Вторая: сразу за дверью, на коврике, лежали открытые ножницы. Это был символ Натана, его одержимость. Он повесил ножницы над собственной кроватью, когда был ребенком, и над кроватью Фарух-Лейн (но сестра решительно возразила). Он рисовал их в блокнотах и на стене у кровати. Он складывал старые ножницы в коробки.
Три: на столе лежали мозги.
Остаток дня прошел как в тумане. Все, что, как казалось Фарух-Лейн, она помнила лично, постоянно оказывалось чем-то, что рассказали ей впоследствии другие.

 

– Парцифаль, – сказала Фарух-Лейн и рухнула на колени рядом с ним.
Ее руки зависли над Парцифалем; она пыталась понять, что делать. Какая она была дура, когда собирала ему пакет с едой. Как будто это могло что-то изменить. Как будто это хоть когда-нибудь могло что-то изменить. Как будто что-то в принципе можно было изменить.
– Я всю ночь тебя искала, – сказала она.
Она дрожала, то ли потому что сюда не достигало солнце, то ли от вида Парцифаля. Ей нестерпимо было смотреть на него, но не смотреть было еще хуже.
Он отозвался чуть слышно:
– Я убил бы вас.
– Что… что я могу сделать?
Он попросил:
– Поправьте мне руки.
Обе руки лежали под странными углами, как будто Парцифаля швырнули наземь и он так и не смог выпрямиться. Фарух-Лейн осторожно положила левую руку (пухлую, детскую) ему на грудь, а сверху – правую (обычную, угловатую).
Он застрял сразу в двух возрастах, более или менее ровно разделившись пополам. Правая сторона была Парцифалем, которого она знала, подростком, которому было не суждено стать старше. А левая сторона представляла собой гораздо более юного Парцифаля, и справа все искорежилось и скрутилось, чтобы прийти в соответствие с детскими размерами. Невозможно – но факт.

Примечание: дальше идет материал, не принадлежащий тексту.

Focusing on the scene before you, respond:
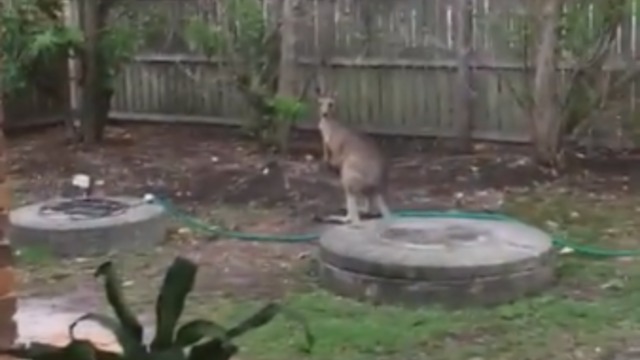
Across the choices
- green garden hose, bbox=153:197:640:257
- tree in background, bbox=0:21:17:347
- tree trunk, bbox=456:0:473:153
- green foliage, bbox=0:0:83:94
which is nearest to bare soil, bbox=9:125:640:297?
green garden hose, bbox=153:197:640:257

Фарух-Лейн впервые поняла, что представляла собой жизнь Парцифаля, прежде чем Модераторы нашли его и завербовали. Как и все Провидцы, он менял облик в пределах личной хронологии. Младенец, мальчик, подросток и так далее, до того возраста, которого ему суждено было достичь. Он снова и снова переходил с этапа на этап, принося с собой звуки всех прожитых в промежутке лет и убивая тех, кто оказывался слишком близко. Пока Модераторы не показали ему, как обратить этот процесс внутрь, вызывая видения… и в конечном итоге разрушая себя.
Она никогда этого не видела.
И не думала, что это должно выглядеть именно так. То, что предстало ей, не походило ни на смену облика, ни на последнее смертельное видение.
– А ты можешь снова измениться? – спросила Фарух-Лейн. – Можешь опять стать молодым, если я уйду?
Неровная, скрученная грудь Парцифаля поднималась и опускалась, поднималась и опускалась. Он с усилием произнес:
– Я его остановил. Видение. На половине. Оно должно было меня убить, и я…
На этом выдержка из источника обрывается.